Of course, Adelman could just settle for having Johnson stand in the corner like Porter and the Nuggets offense will be mostly fine. Chalk the trade up to salary-cap management and move on. But Adelman doesn’t strike me as someone who wants to recycle Michael Malone’s playbook.


• Tyus Jones, Orlando Magic


They say point guards set the table on offense. Some point guards are the waiters who memorize the entire order for a six-top, substitutions and esoteric Cabernet Sauvignon included, and everything comes out right and on time. That’s Chris Paul in his prime. Then there are the fast-casual waiters who bring your food after you order at the counter and take a number to your table. If you’re nice, they’ll bring you a fork. They don’t go over the top, but they get the job done. 


That’s Tyus Jones. I don’t mean that as a slight. Those players are useful! Especially when you haven’t had anyone close to it in so long that your food is cold and the kids are hangry.


Desmond Bane is the better addition, but he’s really just good Kentavious Caldwell-Pope with some off-the-dribble flare. Jones is fundamentally different than anything the Magic had last season (with apologies to Cory Joseph). 


The Magic offense was stuck in mud too often last season, and a lot was asked of Paolo Banchero and Franz Wagner, who performed admirably as initiators and scorers but failed to lift Orlando’s offense to even a league-average level.


I’ll hand it off to Michael Shearer, who joined me on this year’s Identity Changers podcast and also had Jones on his list.


“While people call both Wagner and Banchero point-forwards, the truth is that almost every superstar wants a point guard to handle the second-to-second drudgery of bringing the ball across halfcourt and setting up the offense. Having a game-manager like Jones means that Banchero and Wagner can work to get into advantageous positions before receiving the ball, a luxury they were rarely afforded last season.”


In other words, Jones will help Banchero and Wagner get better shots, and better shots tend to improve an offense.


I also wonder if Jones will help unlock small-ball lineups alongside Bane, Jalen Suggs, Wagner and Banchero. (Banchero played about 170 minutes at center last season, per Basketball Reference. Now, coach Jamahl Mosley has a credible option for that unit.)


Quick Hitters:


• VJ Edgecombe, Philadelphia 76ers: It might seem silly to put a rookie in here, which is why we’re doing this quickly in case it ends up not being true. But Edgecombe’s athleticism and willingness to play off the ball are elements this Sixers team hasn’t had in a while. Philadelphia ranked last in the league in cuts last season, per Synergy. Edgecombe is a high-level cutter who can use his athleticism to finish at the basket. We’ve already seen it in preseason.
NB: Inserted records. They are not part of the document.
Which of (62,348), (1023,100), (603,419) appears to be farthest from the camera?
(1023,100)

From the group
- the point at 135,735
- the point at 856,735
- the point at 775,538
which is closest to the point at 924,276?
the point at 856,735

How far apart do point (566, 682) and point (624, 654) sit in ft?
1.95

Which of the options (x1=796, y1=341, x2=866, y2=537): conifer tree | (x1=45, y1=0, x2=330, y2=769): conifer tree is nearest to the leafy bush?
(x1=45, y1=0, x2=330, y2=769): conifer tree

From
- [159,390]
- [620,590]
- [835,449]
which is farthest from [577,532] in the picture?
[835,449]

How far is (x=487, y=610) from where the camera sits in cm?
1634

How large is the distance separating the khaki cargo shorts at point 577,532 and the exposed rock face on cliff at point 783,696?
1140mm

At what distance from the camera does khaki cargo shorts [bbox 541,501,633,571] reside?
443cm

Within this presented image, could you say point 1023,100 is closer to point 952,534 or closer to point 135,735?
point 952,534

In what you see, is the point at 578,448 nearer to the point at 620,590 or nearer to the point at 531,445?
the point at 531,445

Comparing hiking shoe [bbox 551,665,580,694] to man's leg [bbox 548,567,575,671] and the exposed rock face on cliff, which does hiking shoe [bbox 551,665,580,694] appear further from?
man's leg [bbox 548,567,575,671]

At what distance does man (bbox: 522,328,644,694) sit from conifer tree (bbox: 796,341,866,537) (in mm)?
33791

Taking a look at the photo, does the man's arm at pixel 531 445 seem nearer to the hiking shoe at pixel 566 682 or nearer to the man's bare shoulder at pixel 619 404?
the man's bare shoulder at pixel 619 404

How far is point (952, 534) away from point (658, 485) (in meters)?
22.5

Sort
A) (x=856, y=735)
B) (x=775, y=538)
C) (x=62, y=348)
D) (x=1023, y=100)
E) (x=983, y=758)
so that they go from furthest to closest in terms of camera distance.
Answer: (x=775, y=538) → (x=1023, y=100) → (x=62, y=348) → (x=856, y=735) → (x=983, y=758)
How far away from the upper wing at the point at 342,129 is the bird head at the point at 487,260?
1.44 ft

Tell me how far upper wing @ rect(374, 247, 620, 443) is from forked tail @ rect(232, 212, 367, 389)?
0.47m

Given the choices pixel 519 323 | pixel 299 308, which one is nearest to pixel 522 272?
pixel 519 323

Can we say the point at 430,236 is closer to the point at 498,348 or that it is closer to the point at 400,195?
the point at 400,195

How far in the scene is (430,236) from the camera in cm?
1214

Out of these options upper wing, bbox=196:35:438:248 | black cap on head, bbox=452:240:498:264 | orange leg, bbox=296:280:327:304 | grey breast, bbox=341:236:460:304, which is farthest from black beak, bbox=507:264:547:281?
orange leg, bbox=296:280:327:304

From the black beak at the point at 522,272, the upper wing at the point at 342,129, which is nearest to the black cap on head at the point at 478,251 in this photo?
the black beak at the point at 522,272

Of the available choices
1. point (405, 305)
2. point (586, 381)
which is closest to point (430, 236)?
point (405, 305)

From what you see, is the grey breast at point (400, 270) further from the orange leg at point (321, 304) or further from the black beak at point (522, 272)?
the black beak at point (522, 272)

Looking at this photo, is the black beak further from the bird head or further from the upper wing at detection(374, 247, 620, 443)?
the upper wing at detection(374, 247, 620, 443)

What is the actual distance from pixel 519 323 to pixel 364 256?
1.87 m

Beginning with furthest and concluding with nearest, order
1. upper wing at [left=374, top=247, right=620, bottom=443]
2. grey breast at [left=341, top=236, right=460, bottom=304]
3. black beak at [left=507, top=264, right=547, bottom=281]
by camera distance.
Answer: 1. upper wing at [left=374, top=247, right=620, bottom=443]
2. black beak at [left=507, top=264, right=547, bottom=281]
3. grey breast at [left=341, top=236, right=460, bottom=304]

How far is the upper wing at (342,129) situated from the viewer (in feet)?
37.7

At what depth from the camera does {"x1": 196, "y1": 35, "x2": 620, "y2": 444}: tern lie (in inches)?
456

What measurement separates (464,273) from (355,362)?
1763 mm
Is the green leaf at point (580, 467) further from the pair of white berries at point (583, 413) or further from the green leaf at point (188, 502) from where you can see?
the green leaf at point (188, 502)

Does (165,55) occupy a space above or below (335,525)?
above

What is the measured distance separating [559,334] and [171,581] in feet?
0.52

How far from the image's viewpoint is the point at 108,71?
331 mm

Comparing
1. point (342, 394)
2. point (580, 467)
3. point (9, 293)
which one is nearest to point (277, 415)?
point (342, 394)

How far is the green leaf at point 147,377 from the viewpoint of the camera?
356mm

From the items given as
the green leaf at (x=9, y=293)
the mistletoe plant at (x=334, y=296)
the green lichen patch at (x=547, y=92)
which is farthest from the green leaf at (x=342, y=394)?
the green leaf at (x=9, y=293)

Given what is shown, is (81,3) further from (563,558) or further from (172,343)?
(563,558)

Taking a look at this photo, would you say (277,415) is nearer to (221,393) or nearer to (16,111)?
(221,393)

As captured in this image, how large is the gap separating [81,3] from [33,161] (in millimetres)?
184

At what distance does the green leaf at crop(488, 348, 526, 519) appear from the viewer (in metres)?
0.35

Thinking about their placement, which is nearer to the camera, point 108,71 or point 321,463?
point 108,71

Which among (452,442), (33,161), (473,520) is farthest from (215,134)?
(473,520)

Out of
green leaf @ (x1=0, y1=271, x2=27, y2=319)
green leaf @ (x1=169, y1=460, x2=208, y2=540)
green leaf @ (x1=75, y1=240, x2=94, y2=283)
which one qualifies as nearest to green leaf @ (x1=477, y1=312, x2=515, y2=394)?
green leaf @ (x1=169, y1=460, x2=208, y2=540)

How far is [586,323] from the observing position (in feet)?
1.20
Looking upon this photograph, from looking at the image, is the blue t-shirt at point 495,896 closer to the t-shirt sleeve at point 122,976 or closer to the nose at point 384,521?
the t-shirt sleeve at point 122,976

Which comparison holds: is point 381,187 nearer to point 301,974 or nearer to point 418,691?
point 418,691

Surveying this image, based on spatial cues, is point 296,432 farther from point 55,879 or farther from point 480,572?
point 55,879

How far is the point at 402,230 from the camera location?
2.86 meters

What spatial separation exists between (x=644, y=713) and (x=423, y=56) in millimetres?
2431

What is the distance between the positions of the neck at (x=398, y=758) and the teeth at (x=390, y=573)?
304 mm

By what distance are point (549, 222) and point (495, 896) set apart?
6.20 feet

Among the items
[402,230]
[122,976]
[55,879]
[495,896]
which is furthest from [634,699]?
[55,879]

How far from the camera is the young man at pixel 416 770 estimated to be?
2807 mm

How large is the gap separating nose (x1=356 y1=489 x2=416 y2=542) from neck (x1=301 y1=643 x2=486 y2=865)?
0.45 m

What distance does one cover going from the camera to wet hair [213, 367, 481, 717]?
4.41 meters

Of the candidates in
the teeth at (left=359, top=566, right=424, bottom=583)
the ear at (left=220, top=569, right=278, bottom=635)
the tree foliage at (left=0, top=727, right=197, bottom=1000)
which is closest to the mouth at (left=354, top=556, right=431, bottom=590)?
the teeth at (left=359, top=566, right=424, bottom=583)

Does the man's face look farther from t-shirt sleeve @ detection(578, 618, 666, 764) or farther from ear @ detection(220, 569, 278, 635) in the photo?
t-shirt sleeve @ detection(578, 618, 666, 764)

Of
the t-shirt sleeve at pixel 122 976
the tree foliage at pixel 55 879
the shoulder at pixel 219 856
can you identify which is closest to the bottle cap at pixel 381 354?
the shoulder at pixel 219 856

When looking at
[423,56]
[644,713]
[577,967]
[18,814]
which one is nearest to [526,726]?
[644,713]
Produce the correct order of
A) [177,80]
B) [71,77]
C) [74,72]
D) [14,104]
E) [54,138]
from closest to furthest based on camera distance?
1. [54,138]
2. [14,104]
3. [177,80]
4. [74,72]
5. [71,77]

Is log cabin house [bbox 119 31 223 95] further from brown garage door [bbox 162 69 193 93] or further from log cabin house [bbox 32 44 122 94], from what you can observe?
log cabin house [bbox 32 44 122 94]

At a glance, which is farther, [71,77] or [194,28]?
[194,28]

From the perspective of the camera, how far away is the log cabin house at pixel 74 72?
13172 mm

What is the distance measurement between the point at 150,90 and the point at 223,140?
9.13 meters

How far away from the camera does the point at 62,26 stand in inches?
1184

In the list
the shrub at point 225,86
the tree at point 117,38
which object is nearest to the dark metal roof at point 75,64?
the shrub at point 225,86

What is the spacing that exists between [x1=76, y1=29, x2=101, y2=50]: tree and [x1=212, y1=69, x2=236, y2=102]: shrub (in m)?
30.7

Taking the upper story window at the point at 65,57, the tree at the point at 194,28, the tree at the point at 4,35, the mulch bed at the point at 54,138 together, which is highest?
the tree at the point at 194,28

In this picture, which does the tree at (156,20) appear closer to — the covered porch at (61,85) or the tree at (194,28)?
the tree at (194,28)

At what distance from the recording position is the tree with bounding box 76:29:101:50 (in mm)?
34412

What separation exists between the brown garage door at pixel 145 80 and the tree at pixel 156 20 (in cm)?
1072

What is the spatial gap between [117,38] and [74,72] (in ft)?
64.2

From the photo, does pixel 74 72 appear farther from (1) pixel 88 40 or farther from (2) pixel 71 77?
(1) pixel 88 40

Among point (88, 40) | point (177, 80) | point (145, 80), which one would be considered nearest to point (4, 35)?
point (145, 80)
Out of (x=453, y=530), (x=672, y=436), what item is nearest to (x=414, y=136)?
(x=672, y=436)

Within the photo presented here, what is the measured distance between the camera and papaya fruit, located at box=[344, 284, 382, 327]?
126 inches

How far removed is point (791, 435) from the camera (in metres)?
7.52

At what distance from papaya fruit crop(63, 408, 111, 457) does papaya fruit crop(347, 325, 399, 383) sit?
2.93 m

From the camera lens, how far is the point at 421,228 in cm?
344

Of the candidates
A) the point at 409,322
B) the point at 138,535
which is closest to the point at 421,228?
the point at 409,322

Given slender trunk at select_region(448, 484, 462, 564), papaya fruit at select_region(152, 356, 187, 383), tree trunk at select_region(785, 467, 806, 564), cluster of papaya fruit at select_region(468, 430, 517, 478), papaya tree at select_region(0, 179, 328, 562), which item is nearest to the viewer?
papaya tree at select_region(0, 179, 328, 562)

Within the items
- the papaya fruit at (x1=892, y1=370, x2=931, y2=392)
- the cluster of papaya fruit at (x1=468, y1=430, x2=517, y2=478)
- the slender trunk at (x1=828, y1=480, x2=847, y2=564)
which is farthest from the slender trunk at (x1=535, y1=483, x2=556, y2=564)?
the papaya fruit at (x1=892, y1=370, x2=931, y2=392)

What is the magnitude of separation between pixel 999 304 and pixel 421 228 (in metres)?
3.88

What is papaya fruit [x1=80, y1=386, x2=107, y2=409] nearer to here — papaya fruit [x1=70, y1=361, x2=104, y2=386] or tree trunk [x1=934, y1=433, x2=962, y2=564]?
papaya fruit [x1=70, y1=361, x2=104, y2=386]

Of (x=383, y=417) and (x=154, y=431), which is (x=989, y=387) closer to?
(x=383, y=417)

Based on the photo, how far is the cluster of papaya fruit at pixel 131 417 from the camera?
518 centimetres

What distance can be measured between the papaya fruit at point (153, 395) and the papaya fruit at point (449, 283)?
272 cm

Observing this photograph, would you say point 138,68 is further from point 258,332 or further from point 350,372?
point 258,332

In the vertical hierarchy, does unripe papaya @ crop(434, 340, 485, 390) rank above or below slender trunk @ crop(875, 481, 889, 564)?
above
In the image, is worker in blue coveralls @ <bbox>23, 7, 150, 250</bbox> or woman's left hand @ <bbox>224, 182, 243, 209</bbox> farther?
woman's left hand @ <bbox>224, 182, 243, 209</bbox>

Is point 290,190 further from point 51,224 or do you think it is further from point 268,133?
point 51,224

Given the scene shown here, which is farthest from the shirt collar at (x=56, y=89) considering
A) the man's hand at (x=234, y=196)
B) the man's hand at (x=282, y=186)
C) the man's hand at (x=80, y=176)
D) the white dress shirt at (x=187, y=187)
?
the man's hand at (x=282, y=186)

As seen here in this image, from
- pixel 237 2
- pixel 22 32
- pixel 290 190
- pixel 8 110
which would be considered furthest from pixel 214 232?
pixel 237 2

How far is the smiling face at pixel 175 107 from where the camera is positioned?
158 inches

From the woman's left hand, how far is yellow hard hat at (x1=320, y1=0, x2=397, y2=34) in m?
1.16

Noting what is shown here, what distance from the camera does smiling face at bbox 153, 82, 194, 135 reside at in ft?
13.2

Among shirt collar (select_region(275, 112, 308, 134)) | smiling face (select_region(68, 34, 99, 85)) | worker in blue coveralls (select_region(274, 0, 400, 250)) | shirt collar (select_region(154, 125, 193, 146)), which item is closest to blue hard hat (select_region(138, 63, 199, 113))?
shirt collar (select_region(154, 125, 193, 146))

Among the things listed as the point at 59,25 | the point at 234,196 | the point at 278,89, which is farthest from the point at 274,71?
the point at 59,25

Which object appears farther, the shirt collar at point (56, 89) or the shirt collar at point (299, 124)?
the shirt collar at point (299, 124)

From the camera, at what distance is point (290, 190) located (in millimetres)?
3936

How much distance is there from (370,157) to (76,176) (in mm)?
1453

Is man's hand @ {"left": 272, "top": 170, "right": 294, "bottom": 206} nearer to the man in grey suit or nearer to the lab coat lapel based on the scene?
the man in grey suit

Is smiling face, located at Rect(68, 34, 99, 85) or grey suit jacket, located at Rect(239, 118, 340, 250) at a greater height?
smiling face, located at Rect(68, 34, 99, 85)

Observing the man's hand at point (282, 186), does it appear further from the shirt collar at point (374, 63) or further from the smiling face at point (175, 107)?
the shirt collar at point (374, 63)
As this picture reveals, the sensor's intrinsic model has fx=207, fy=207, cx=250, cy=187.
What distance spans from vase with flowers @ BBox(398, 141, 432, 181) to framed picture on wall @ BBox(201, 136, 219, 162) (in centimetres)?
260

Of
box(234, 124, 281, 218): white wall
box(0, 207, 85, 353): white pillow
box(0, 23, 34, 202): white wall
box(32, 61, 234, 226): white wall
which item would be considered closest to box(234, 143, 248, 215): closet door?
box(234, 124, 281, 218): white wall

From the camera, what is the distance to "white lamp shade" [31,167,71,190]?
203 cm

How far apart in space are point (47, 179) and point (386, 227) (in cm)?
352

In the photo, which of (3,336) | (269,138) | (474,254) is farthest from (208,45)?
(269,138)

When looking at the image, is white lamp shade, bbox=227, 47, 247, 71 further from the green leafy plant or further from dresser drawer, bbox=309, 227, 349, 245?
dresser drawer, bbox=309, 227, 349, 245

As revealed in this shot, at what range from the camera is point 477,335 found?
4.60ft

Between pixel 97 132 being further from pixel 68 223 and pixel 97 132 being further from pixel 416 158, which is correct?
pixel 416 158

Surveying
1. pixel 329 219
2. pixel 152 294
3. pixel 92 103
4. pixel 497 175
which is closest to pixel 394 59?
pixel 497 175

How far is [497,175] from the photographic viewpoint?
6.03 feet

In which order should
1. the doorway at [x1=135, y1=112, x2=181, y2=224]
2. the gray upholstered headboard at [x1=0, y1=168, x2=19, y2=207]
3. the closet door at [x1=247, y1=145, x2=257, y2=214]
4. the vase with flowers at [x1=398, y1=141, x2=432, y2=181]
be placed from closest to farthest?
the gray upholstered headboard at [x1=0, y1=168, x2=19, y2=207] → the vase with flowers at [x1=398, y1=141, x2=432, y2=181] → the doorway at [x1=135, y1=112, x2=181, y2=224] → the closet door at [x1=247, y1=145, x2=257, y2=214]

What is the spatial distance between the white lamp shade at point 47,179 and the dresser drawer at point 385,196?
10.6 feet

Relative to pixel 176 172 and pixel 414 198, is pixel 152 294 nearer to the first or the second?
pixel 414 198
• Dillon Brooks, Phoenix Suns: I don’t like to use this word often, but the Suns last season were soft. Say whatever you want about Dillon Brooks, but he is not. Brooks brings the snot factor. He’s physical, doesn’t back down from challenges and embraces the villain role. The Suns can use someone with that personality, and Brooks will make his presence felt in that locker room.